» Trecho fornecido

^^^^^^^^^^^^^^^^

FOLHA DE S PAULO
Vou tomar emprestado do presidente Lula o termo "Brastemp" para avaliar nosso crescimento econômico. Ele o utilizou para dizer que em 2005 a economia não vai crescer o que gostaríamos, mas, mesmo assim, vai crescer. Crescimento, do tipo Brastemp, vai ocorrer no Chile (5,7%), na Argentina (7,3%), no Uruguai (6%) e nas economias asiáticas. Aliás, essa tem sido a realidade dos últimos anos. Para nossos concorrentes e irmãos, uma Brastemp; para nós, brasileiros, uma marca de segunda categoria.
Faço parte de uma corrente de pensamento que já deveria ter jogado a toalha e se retirado do ringue do debate econômico. Temos perdido sistematicamente as discussões sobre qual seria a melhor política econômica para o Brasil. Mas, a cada nova oportunidade, como a que teremos nas eleições de 2006, nos renovamos com a esperança de que, finalmente, possamos caminhar na direção correta.
Mas existe uma diferença desta vez. Essa luta se fará em terreno mais seguro e mais fértil. Essa minha convicção nasce de duas observações principais. A primeira é que o novo presidente deve encontrar uma situação econômica só vivida na longínqua transição do presidente Castello Branco, em 1967, o que poderá possibilitar uma atuação mais estratégica visando questões de longo prazo ligadas ao desenvolvimento; a segunda é que não existem mais no Brasil as propostas populistas e irresponsáveis que foram a marca dos últimos 20 anos.
Apesar da crítica de alguns economistas sobre a qualidade do quadro econômico a ser herdado pelo próximo presidente, mantenho minha posição de que podemos identificá-lo como uma Brastemp, para ficar na imagem de Lula. Por outro lado, não temos mais no debate interno o fantasma de uma política econômica que mistura socialismo e economia de mercado, em um verdadeiro vatapá baiano condimentado por doses irresponsáveis de pajelanças econômicas.

^^^^^^^^^^^^^^^^

» Conjunto de registros

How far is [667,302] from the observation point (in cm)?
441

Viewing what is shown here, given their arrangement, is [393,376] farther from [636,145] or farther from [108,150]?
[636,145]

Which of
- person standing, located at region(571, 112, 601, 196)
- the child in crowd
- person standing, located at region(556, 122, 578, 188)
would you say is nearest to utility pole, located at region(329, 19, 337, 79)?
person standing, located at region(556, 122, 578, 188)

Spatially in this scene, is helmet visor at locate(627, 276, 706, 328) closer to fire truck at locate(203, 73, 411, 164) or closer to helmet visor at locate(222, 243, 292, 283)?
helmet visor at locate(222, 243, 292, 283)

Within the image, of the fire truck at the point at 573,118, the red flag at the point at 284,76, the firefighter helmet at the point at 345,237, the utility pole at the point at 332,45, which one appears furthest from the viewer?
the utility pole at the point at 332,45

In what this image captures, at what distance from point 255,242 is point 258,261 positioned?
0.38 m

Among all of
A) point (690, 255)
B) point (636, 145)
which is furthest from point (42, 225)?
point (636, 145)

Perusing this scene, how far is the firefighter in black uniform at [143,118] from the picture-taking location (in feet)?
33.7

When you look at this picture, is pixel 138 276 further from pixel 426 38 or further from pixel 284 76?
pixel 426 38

^^^^^^^^^^^^^^^^

» Requisitos das tarefas
1. No texto sobre a economia brasileira, reescreva em forma de lista o parágrafo que começa com "Mas existe uma diferença desta vez", mantendo seus fatos principais.
2. Liste os países que o texto sobre a economia brasileira cita com uma taxa de crescimento, indicando a taxa de cada um.
3. Dê continuidade ao texto sobre a economia brasileira a partir do ponto em que ele termina.
Os registros não têm nenhum papel aqui.

» Respostas
1.
- Desta vez, a disputa sobre a política econômica acontecerá em terreno mais seguro e mais fértil.
- Essa convicção se apoia em duas observações principais.
- Primeira: o novo presidente deve encontrar uma situação econômica só vivida na transição de Castello Branco, em 1967. Isso poderá permitir uma atuação mais estratégica em questões de desenvolvimento de longo prazo.
- Segunda: não existem mais no Brasil as propostas populistas e irresponsáveis que marcaram os últimos 20 anos.

2.
- Chile: 5,7%
- Argentina: 7,3%
- Uruguai: 6%

3.
Essa minha convicção foi reforçada recentemente pelo testemunho de um amigo que convive com a área ética do PT. Em uma reunião para discutir os horizontes e os valores de um novo PT, ouviu, estupefato, que a política econômica do partido deveria ser a dos desenvolvimentistas do PSDB. Em outras palavras, nossas propostas representam a esquerda do arco ideológico no Brasil, apesar de defendermos uma economia de mercado, aberta ao mundo e sem a presença ativa do Estado.
Esse cenário favorável precisa ser aproveitado com coragem. Como tenho dito, finalmente podemos encerrar, com pompa e circunstância, o chamado Plano Real. Feito isso, precisamos nos preparar para outro funeral para rompermos definitivamente com o passado medíocre dos últimos 30 anos. Temos que enterrar todo um entulho legal e de valores que impede que uma verdadeira economia de mercado, com suas virtudes e defeitos, tome conta de nosso país.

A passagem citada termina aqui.